## [Entries supplied]
------------------------------------------------------------
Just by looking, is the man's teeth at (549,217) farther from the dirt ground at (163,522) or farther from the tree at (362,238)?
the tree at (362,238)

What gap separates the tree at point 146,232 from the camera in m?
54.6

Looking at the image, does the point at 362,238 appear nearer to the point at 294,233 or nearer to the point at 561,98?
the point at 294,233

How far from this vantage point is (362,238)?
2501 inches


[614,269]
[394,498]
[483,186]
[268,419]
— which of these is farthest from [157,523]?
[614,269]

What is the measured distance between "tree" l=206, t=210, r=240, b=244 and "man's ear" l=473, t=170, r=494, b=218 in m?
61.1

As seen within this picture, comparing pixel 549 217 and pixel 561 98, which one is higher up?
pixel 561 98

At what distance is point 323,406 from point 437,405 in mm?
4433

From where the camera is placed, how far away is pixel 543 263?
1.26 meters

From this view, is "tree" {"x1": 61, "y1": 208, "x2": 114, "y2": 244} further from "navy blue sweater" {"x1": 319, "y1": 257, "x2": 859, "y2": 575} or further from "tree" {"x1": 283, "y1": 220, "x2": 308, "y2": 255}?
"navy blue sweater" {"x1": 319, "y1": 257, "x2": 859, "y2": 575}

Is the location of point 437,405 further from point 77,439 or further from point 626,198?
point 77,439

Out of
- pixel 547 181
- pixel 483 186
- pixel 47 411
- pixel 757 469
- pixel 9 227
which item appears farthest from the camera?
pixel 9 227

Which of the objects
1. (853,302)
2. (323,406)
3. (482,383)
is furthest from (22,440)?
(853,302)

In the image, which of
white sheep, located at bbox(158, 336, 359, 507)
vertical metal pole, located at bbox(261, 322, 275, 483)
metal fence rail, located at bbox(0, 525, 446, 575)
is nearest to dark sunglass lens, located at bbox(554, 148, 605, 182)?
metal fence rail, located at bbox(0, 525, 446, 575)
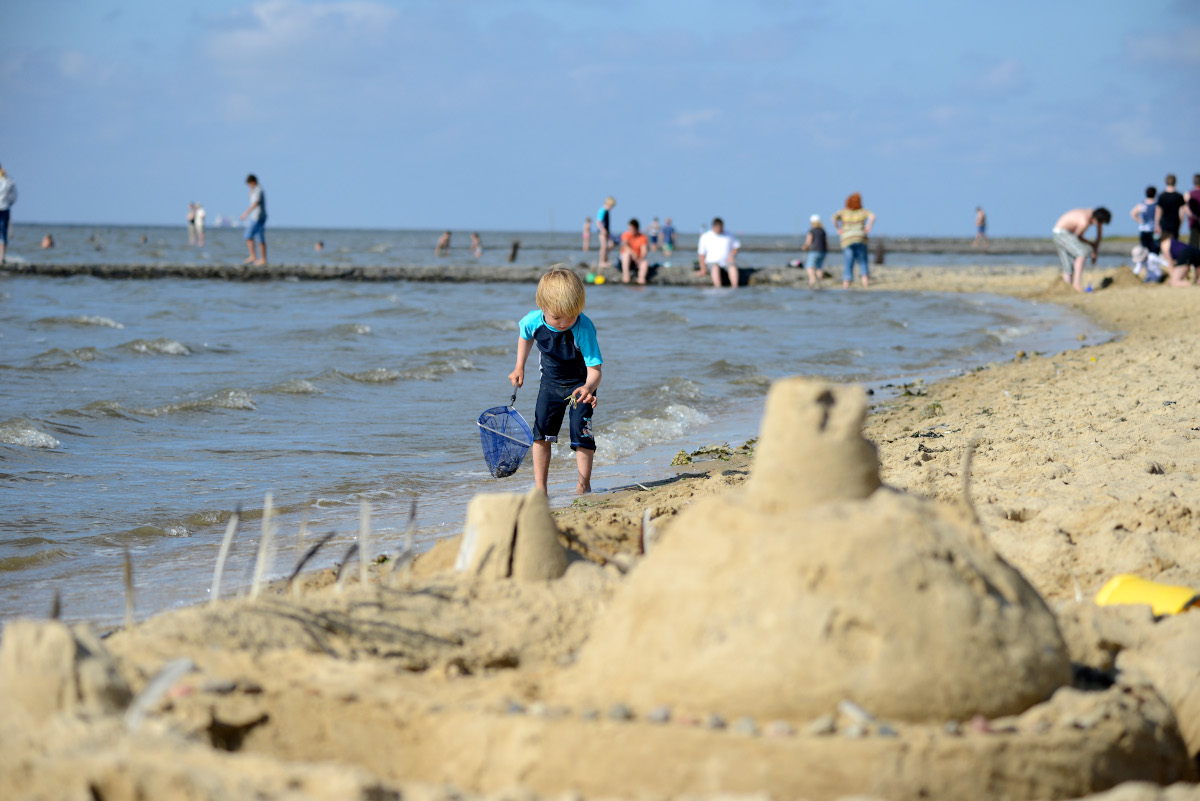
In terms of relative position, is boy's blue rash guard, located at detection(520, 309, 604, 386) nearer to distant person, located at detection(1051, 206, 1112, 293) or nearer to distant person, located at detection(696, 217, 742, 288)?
distant person, located at detection(1051, 206, 1112, 293)

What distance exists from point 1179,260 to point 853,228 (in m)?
5.86

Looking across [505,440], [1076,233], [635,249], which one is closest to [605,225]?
[635,249]

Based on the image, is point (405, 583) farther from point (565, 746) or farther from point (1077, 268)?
point (1077, 268)

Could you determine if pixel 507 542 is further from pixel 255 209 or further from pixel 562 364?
pixel 255 209

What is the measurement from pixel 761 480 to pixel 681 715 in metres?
0.67

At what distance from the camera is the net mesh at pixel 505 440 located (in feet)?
21.4

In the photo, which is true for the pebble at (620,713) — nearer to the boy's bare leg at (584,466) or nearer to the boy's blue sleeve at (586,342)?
the boy's blue sleeve at (586,342)

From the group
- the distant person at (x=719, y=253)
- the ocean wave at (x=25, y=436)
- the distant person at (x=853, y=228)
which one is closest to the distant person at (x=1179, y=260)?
the distant person at (x=853, y=228)

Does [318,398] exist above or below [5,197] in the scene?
below

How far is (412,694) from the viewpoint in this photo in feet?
8.46

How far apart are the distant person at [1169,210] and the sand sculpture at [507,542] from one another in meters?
17.2

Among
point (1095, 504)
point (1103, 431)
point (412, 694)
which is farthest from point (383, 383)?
point (412, 694)

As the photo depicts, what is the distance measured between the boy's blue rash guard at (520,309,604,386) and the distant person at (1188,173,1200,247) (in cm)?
1575

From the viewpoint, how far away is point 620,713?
93.1 inches
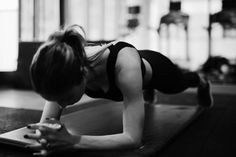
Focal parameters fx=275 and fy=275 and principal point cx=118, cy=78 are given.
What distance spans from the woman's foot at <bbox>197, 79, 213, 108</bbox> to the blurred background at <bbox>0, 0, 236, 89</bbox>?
84.1 inches

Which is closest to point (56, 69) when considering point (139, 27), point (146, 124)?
point (146, 124)

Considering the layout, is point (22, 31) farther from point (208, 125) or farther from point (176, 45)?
point (208, 125)

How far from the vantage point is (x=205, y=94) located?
2092mm

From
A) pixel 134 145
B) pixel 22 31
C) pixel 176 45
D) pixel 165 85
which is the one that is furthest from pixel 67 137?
pixel 176 45

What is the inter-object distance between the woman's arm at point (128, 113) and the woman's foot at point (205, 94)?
1.16m

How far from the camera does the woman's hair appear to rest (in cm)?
79

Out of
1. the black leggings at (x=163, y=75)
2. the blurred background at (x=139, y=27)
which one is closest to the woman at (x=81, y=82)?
the black leggings at (x=163, y=75)

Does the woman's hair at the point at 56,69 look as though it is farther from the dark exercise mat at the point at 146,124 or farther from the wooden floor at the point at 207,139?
the wooden floor at the point at 207,139

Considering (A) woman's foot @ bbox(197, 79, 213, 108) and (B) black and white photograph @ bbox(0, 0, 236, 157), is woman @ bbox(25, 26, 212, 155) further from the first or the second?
(A) woman's foot @ bbox(197, 79, 213, 108)

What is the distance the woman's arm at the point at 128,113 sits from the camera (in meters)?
0.94

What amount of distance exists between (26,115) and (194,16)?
156 inches

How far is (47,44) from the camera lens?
33.0 inches

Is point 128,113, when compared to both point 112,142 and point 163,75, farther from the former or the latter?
point 163,75

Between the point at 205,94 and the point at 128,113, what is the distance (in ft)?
4.24
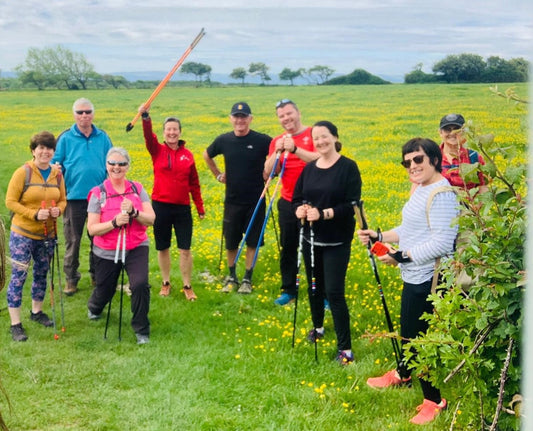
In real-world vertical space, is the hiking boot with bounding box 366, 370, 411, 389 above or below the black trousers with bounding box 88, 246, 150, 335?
below

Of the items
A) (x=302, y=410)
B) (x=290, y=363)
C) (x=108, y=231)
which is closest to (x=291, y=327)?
(x=290, y=363)

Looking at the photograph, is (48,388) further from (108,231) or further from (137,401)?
(108,231)

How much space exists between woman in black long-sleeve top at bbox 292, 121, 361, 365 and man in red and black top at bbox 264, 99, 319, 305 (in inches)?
36.0

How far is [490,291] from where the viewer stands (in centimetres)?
286

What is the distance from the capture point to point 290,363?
664 centimetres

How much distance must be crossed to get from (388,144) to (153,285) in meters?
→ 15.9

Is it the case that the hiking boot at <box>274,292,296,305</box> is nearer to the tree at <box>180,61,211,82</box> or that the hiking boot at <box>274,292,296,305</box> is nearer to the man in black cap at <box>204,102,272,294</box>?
the man in black cap at <box>204,102,272,294</box>

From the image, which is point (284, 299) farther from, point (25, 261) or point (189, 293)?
point (25, 261)

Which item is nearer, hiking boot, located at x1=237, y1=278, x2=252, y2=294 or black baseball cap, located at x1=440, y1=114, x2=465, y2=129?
black baseball cap, located at x1=440, y1=114, x2=465, y2=129

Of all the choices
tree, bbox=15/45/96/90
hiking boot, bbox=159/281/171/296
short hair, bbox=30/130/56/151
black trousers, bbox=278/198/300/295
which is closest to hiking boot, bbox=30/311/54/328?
hiking boot, bbox=159/281/171/296

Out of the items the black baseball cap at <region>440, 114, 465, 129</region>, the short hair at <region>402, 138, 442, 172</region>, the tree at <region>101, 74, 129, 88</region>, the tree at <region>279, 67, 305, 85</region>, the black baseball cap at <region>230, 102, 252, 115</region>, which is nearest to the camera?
the short hair at <region>402, 138, 442, 172</region>

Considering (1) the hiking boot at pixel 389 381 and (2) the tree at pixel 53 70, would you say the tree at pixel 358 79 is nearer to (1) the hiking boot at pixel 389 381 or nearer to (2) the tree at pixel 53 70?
(2) the tree at pixel 53 70

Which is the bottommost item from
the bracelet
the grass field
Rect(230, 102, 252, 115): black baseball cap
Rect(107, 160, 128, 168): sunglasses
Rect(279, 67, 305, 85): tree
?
the grass field

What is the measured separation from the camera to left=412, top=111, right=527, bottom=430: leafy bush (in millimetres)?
2676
------------------------------------------------------------
## [What the task requires]
From start to finish, output the listing exactly, but omit its pictures.

## [Finished task]
Just by looking, is the man's teeth at (549,217) farther from the dirt ground at (163,522) or farther from the tree at (362,238)?
the tree at (362,238)

What gap separates the tree at point 146,232 from the camera in m?
54.6

Looking at the image, does the point at 362,238 appear nearer to the point at 294,233 or nearer to the point at 561,98?
the point at 294,233

How far from this vantage point is (362,238)?
2501 inches


[614,269]
[394,498]
[483,186]
[268,419]
— which of these is farthest from [157,523]?
[614,269]

What is the measured distance between "tree" l=206, t=210, r=240, b=244 and "man's ear" l=473, t=170, r=494, b=218 in m?
61.1

As seen within this picture, comparing pixel 549 217 and pixel 561 98, which one is higher up?
pixel 561 98

At what distance is point 323,406 from point 437,405 in mm?
4433

From where the camera is placed, how far away is pixel 543 263?
1.26 meters

From this view, is "tree" {"x1": 61, "y1": 208, "x2": 114, "y2": 244} further from "navy blue sweater" {"x1": 319, "y1": 257, "x2": 859, "y2": 575} or further from "tree" {"x1": 283, "y1": 220, "x2": 308, "y2": 255}?
"navy blue sweater" {"x1": 319, "y1": 257, "x2": 859, "y2": 575}

Is the location of point 437,405 further from point 77,439 or further from point 626,198?
point 77,439

Out of
- pixel 547 181
- pixel 483 186
- pixel 47 411
- pixel 757 469
- pixel 9 227
which item appears farthest from the camera?
pixel 9 227

Which of the objects
1. (853,302)
2. (323,406)
3. (482,383)
is furthest from (22,440)?
(853,302)

In the image, which of
white sheep, located at bbox(158, 336, 359, 507)
vertical metal pole, located at bbox(261, 322, 275, 483)
metal fence rail, located at bbox(0, 525, 446, 575)
is nearest to dark sunglass lens, located at bbox(554, 148, 605, 182)?
metal fence rail, located at bbox(0, 525, 446, 575)
In terms of relative position, is boy's blue rash guard, located at detection(520, 309, 604, 386) nearer to distant person, located at detection(1051, 206, 1112, 293) or nearer to distant person, located at detection(696, 217, 742, 288)?
distant person, located at detection(1051, 206, 1112, 293)

What distance exists from point 1179,260 to point 853,228 (in m)?
5.86

Looking across [505,440], [1076,233], [635,249], which one is closest to [605,225]?
[635,249]

Based on the image, is point (405, 583) farther from point (565, 746) or farther from point (1077, 268)?
point (1077, 268)

Could you determine if pixel 507 542 is further from pixel 255 209 or further from pixel 562 364?
pixel 255 209

What is the measurement from pixel 761 480 to pixel 681 715 in metres?
0.67

At what distance from the camera is the net mesh at pixel 505 440 located (in feet)?
21.4

In the photo, which is true for the pebble at (620,713) — nearer to the boy's bare leg at (584,466) or nearer to the boy's blue sleeve at (586,342)?
the boy's blue sleeve at (586,342)

From the group
- the distant person at (x=719, y=253)
- the ocean wave at (x=25, y=436)
- the distant person at (x=853, y=228)
which one is closest to the distant person at (x=1179, y=260)?
the distant person at (x=853, y=228)

Does [318,398] exist above or below [5,197] in the scene?
below

How far is (412,694) from the viewpoint in this photo in feet?
8.46

How far apart are the distant person at [1169,210] and the sand sculpture at [507,542] from one another in meters?
17.2

Among
point (1095, 504)
point (1103, 431)
point (412, 694)
which is farthest from point (383, 383)?
point (412, 694)

As the photo depicts, what is the distance measured between the boy's blue rash guard at (520,309,604,386) and the distant person at (1188,173,1200,247) (in cm)?
1575

From the viewpoint, how far away is point 620,713?
93.1 inches
Focal parameters fx=275 and fy=275 and principal point cx=118, cy=78 are given.
What distance spans from the woman's foot at <bbox>197, 79, 213, 108</bbox> to the blurred background at <bbox>0, 0, 236, 89</bbox>?
84.1 inches

Which is closest to point (56, 69) when considering point (139, 27), point (146, 124)?
point (146, 124)

Considering the layout, is point (22, 31) farther from point (208, 125) or farther from point (176, 45)?
point (208, 125)

How far from the vantage point is (x=205, y=94) located?
2092mm

From
A) pixel 134 145
B) pixel 22 31
C) pixel 176 45
D) pixel 165 85
which is the one that is furthest from pixel 67 137?
pixel 176 45

What is the inter-object distance between the woman's arm at point (128, 113) and the woman's foot at point (205, 94)?
1.16m

How far from the camera does the woman's hair appear to rest (in cm)?
79

Out of
1. the black leggings at (x=163, y=75)
2. the blurred background at (x=139, y=27)
which one is closest to the woman at (x=81, y=82)?
the black leggings at (x=163, y=75)

Does the woman's hair at the point at 56,69 look as though it is farther from the dark exercise mat at the point at 146,124 or farther from the wooden floor at the point at 207,139?
the wooden floor at the point at 207,139

Considering (A) woman's foot @ bbox(197, 79, 213, 108) and (B) black and white photograph @ bbox(0, 0, 236, 157), is woman @ bbox(25, 26, 212, 155) further from the first or the second?
(A) woman's foot @ bbox(197, 79, 213, 108)

What is the distance the woman's arm at the point at 128,113 sits from the camera (in meters)?
0.94

What amount of distance exists between (26,115) and (194,16)?
156 inches

How far is (47,44) from the camera lens?
33.0 inches

Is point 128,113, when compared to both point 112,142 and point 163,75, farther from the former or the latter?
point 163,75

Between the point at 205,94 and the point at 128,113, what is the distance (in ft)?
4.24
In real-world vertical space, is the hiking boot with bounding box 366, 370, 411, 389 above or below the black trousers with bounding box 88, 246, 150, 335?
below

Of the items
A) (x=302, y=410)
B) (x=290, y=363)
C) (x=108, y=231)
which is closest to (x=291, y=327)?
(x=290, y=363)

Looking at the photograph, is (48,388) further from (108,231) or further from (137,401)?
(108,231)

How much space exists between woman in black long-sleeve top at bbox 292, 121, 361, 365 and man in red and black top at bbox 264, 99, 319, 305 (in inches)?
36.0

How far is [490,291] from where the viewer stands (in centimetres)?
286

What is the distance from the capture point to point 290,363?
664 centimetres

How much distance must be crossed to get from (388,144) to (153,285) in meters?
→ 15.9

Is it the case that the hiking boot at <box>274,292,296,305</box> is nearer to the tree at <box>180,61,211,82</box> or that the hiking boot at <box>274,292,296,305</box> is nearer to the man in black cap at <box>204,102,272,294</box>?
the man in black cap at <box>204,102,272,294</box>

From the image, which is point (284, 299) farther from, point (25, 261) or point (189, 293)?
point (25, 261)

Which item is nearer, hiking boot, located at x1=237, y1=278, x2=252, y2=294 or black baseball cap, located at x1=440, y1=114, x2=465, y2=129?
black baseball cap, located at x1=440, y1=114, x2=465, y2=129

Of all the choices
tree, bbox=15/45/96/90
hiking boot, bbox=159/281/171/296
short hair, bbox=30/130/56/151
black trousers, bbox=278/198/300/295
which is closest to hiking boot, bbox=30/311/54/328?
hiking boot, bbox=159/281/171/296

Out of the items the black baseball cap at <region>440, 114, 465, 129</region>, the short hair at <region>402, 138, 442, 172</region>, the tree at <region>101, 74, 129, 88</region>, the tree at <region>279, 67, 305, 85</region>, the black baseball cap at <region>230, 102, 252, 115</region>, which is nearest to the camera?
the short hair at <region>402, 138, 442, 172</region>

Considering (1) the hiking boot at pixel 389 381 and (2) the tree at pixel 53 70, would you say the tree at pixel 358 79 is nearer to (1) the hiking boot at pixel 389 381 or nearer to (2) the tree at pixel 53 70?
(2) the tree at pixel 53 70

Which is the bottommost item from
the bracelet
the grass field
Rect(230, 102, 252, 115): black baseball cap
Rect(107, 160, 128, 168): sunglasses
Rect(279, 67, 305, 85): tree
?
the grass field

What is the measured separation from the camera to left=412, top=111, right=527, bottom=430: leafy bush (in millimetres)?
2676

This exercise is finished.